Other types of pastas can be a bit more complicated. “The recipe is always changed based on the shape of the pasta,” he says. “The main thing we need to consider about pasta dough is there are different ingredients to use and every ingredient has different characteristics. The two characteristics we need in the dough is elasticity – to be stretchy – and to be hard enough to be cooked al dente, or firm to the bite.
“Semolina and yolk are those ingredients that give it hardness to make it al dente and white of the egg and 00 flour that give it elasticity.”
If any of these ingredients is used too generously – or frugally – the shape and state of the pasta will be affected. And then there’s the resting phase. “Always rest the pasta dough for at least 30 minutes in the chiller. It’s not good to work on the pasta, to cook it right after mixing it. Because the flour, the gluten… there are many things, many substances inside the dough that need time to tie together.”

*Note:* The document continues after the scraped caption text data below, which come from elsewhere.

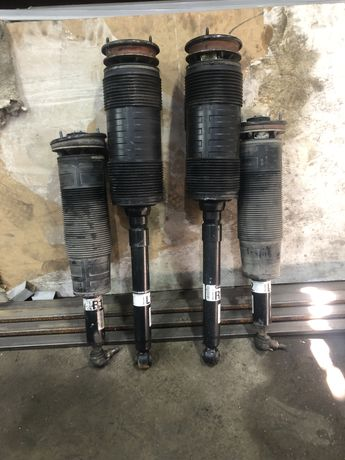 Продам амортизаторы w221 S65 AMG оригинал
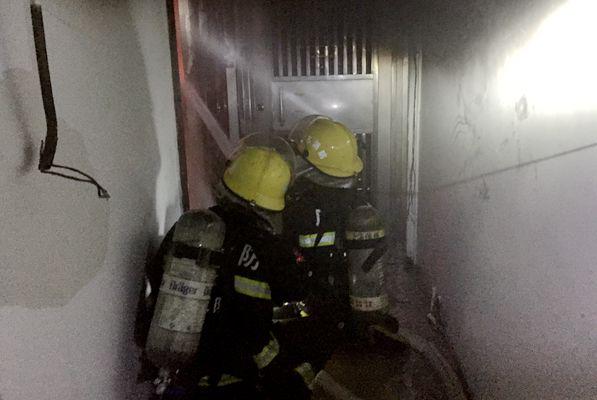 居民楼起火,消防员火速救援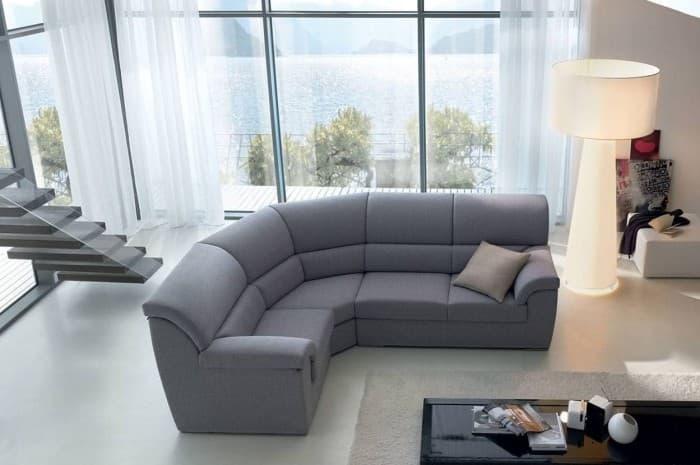 divano-moderno-grigio-ad-angolo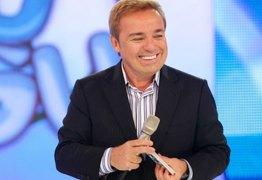 Fora da Record, Gugu flerta com SBT e mira a Globo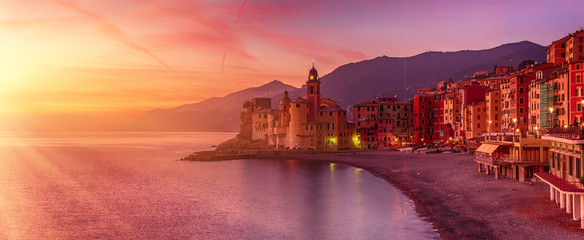 Fototapeten Koralle Camogli city at sunset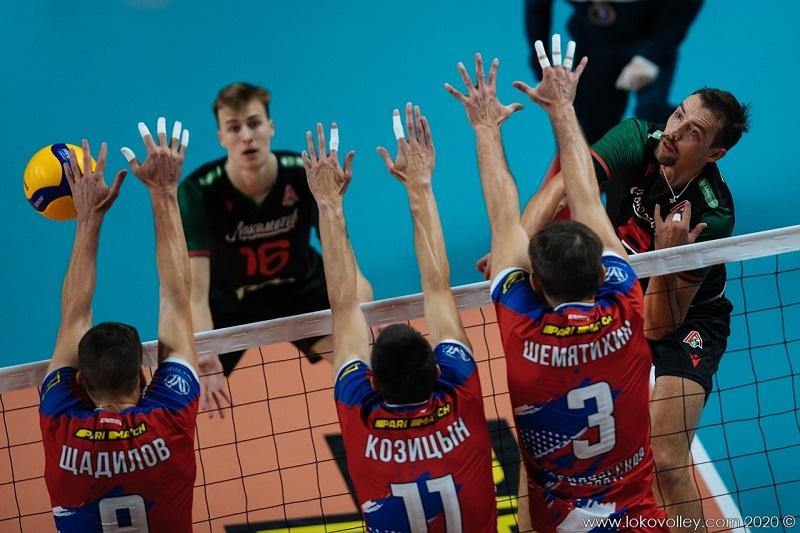 Оренбургский «Нефтяник» уступил на выезде «Локомотиву»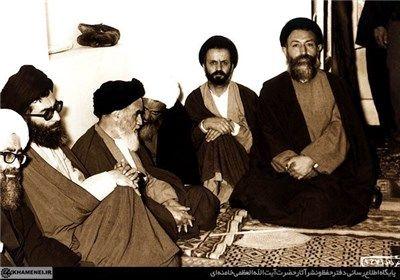 تکثیر اعلامیه توسط آیتالله خامنهای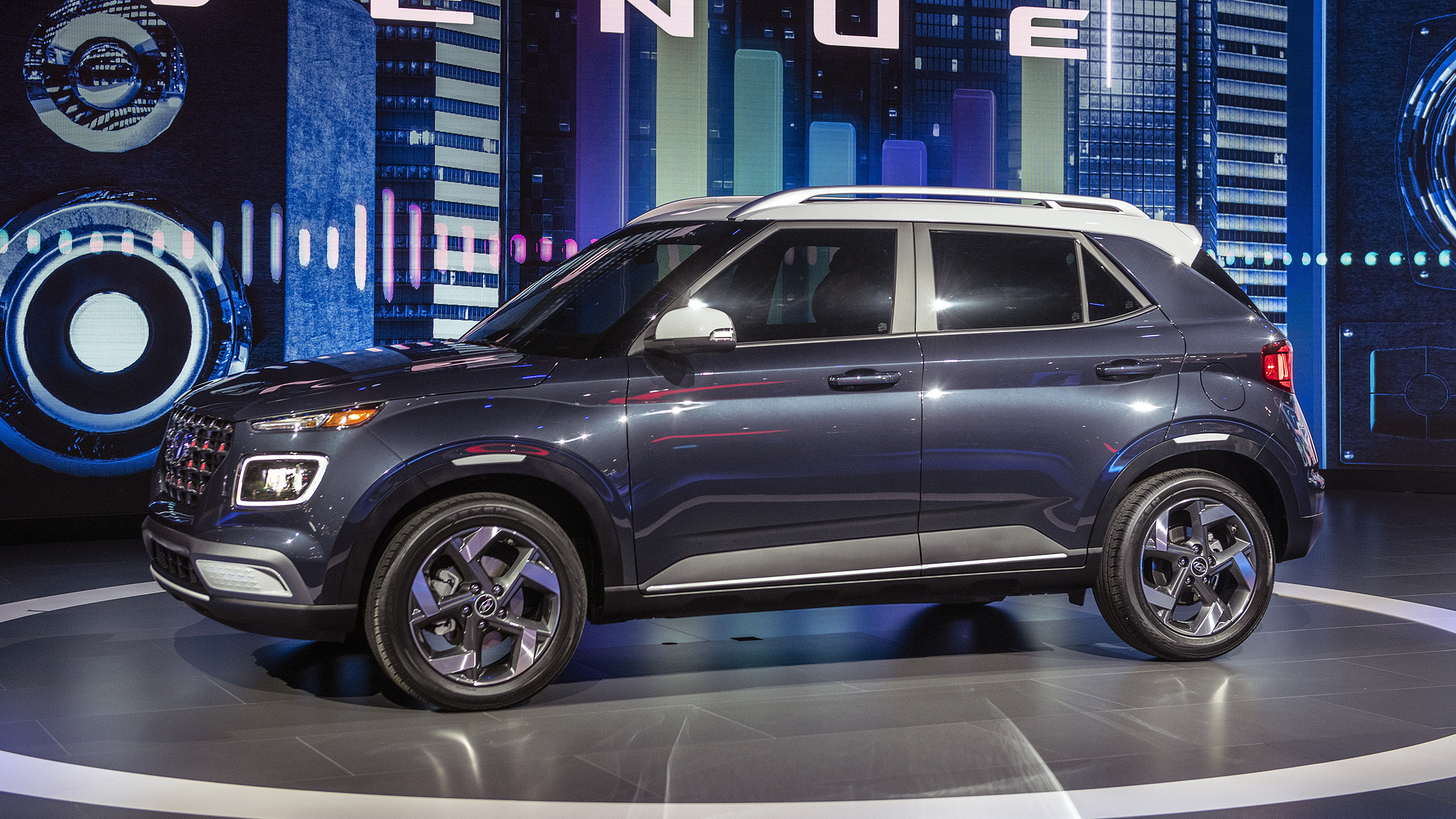 Hyundai Certified Pre-Owned >> 2020 Hyundai Venue subcompact crossover is smaller than ...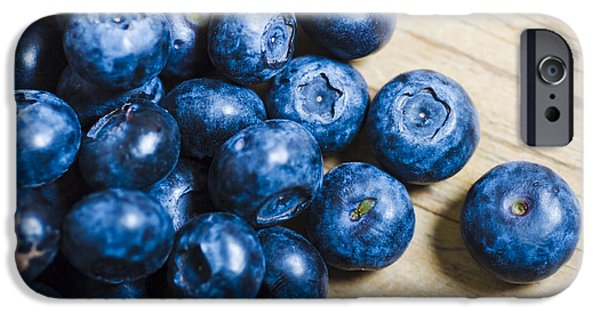 Blue Berry iPhone 6s Case - Blue Berries  by Jorgo Photography - Wall Art Gallery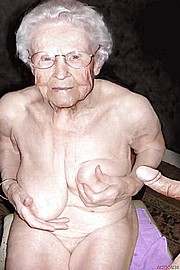 big_granny_pussy447.jpg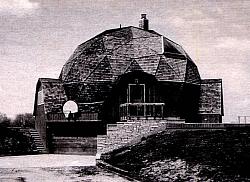 Geodätischer Dom als Haus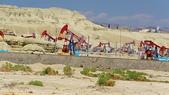 北疆  North Xinjiang - 20180701:07060166魔鬼城附近開採石油磕頭機.JPG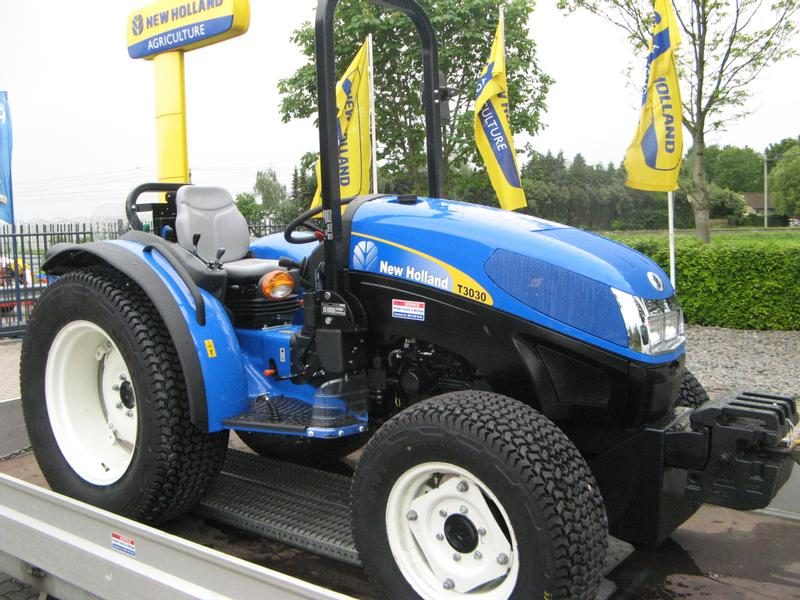 New Holland T3030   4X4  CREEP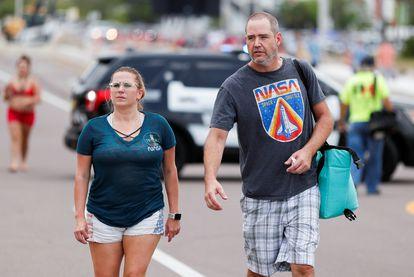 Dos personas, ambas con camisetas de la NASA, asisten este sábado al despegue de la de la nave 'Crew Dragon' desde Cabo Cañaveral.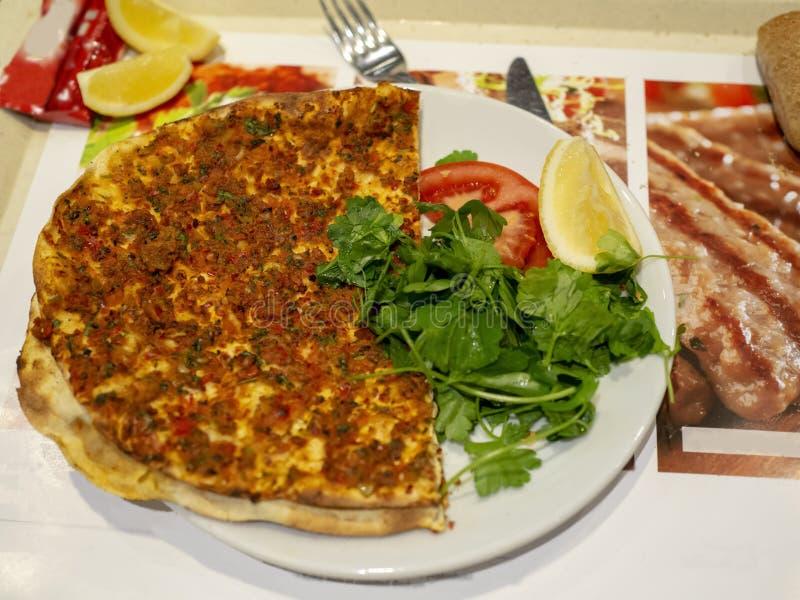 Lahmacun croccante delizioso turco fuori ora da Owen di pietra fotografia stock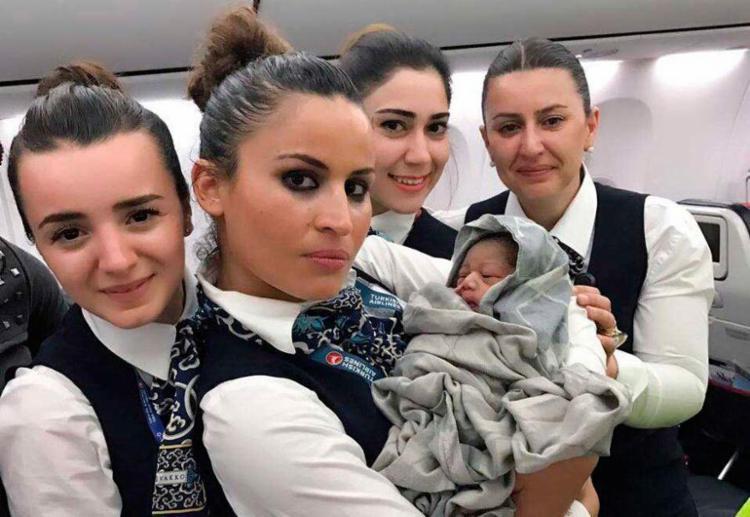 A tripulação ajudou no parto - Foto: Divulgação | Turkish Airlines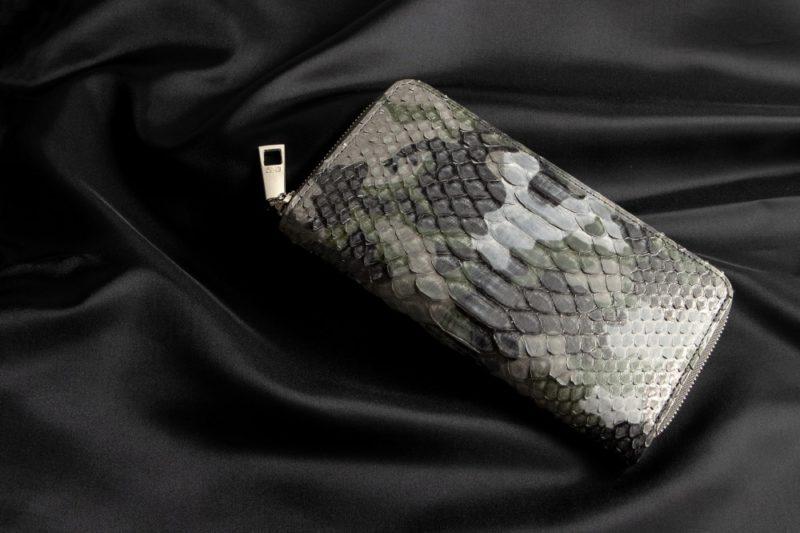 LE'SAC(レザック)・ダイヤモンドパイソン財布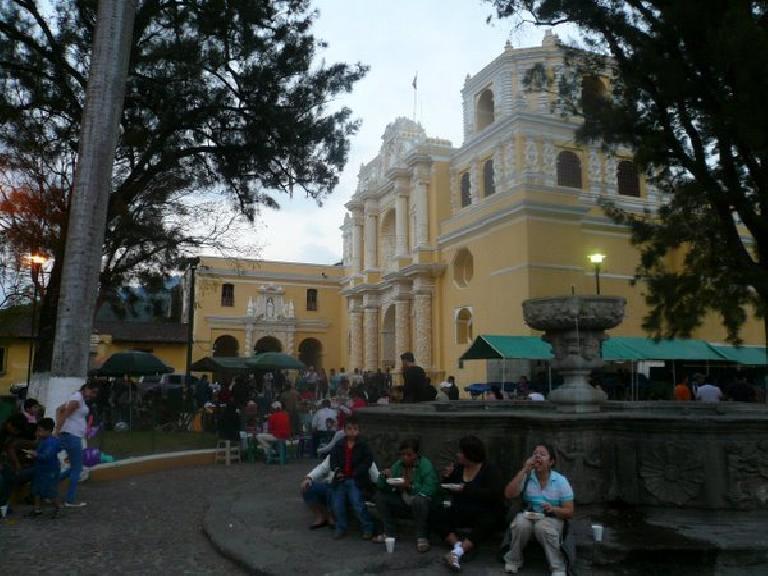 Lots of people (including myself) were eating food from venders outside La Merced.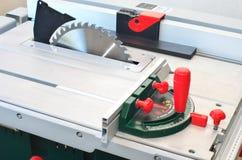 Machine circulaire de coupe de scie image libre de droits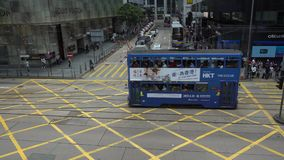 4K等待在有交通电车的繁忙的交叉点香港街道的人们 股票录像
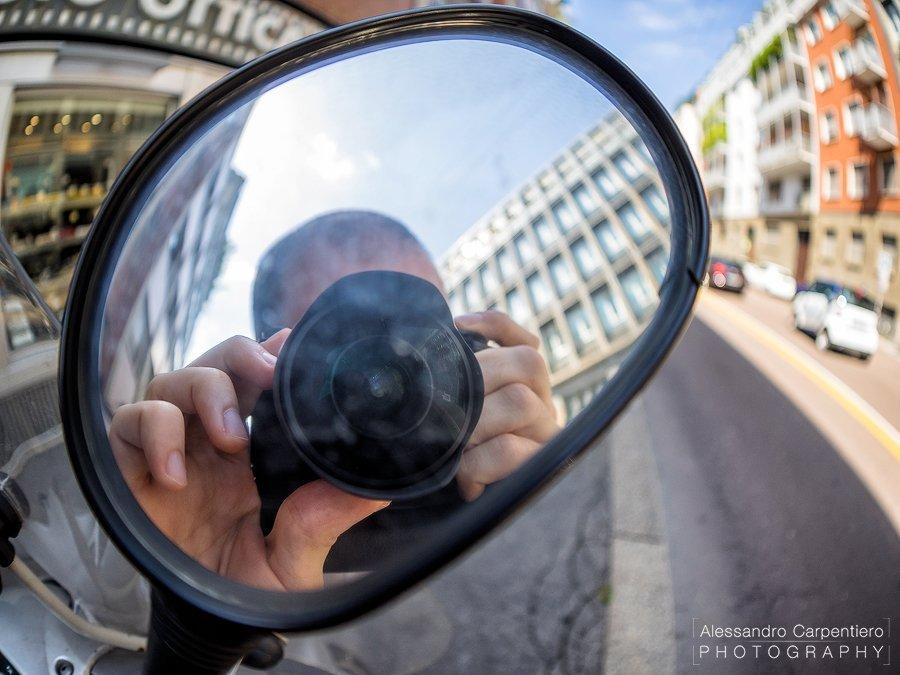 Selfie @8mm, f/1.8, 1/1600s, ISO 200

I recall my own clumsy attempts at making pasta sheets and how they tore as they passed through a manual machine. Chef Burgio explains that two things may have happened at this time – I got the proportions wrong, making the dough too dry resulting in less elasticity and so less resistance in the dough. “Sometimes the pasta machine is dirty, so it will break,” he adds, quietly, trying to not be judgemental about it.
Perhaps I’ll stick to the cavatelli, a gnocchi-looking pasta with a pouch for the best bit – the delicious sauce.
Recipe: Cavatelli al Sugo di Mare
For Cavatelli dough
- 125g Flour ‘00’
- 125g Semolina flour
- 130ml water
- 1tsp Extra Virgin Olive Oil
For Sugo di mare
- 500g prawn heads
- 1kg ice cubes
- 150g carrots, rondelle cut
- 60g butter
For Cavatelli dough
1. Mix the two flours, make a hole in the middle and slowly pour the water while mixing.
2. Next add in the oil and knead until the dough is homogenously mixed and smooth.
3. Wrap the dough in plastic to seal in the moisture and let it rest for an hour in the chiller.
4. Cut the dough into tiny balls.
5. Roll the ball off the back of a fork using your thumb to create a dent in the pasta, which will also have a gnocchi-like design thanks to the cutlery.
For Sugo di mare
1. In a large pot, roast the prawn heads in half the butter, breaking and squeezing them with a wooden spoon to ensure you extract all the juice. They will turn brown, which means they are well roasted.
3. Add ice cubes and leave the pot on a low flame.
4. After an hour of cooking, strain the heads from the broth and keep the liquid aside.
5. In another pan, saute the carrots with the other half of the butter until they turn golden-brown.
6. Cook the broth and carrots together for an hour. Cool and blend into a bisque.
To finish the dish
1. In a pot with boiling water, add a pinch of salt. Cook Cavatelli for about three minutes until it’s al dente.
2. Preheat the bisque and add the pasta along with your favourite seafood.
3. Cook together with fresh tomato and season with basil, salt and black pepper. Serve hot.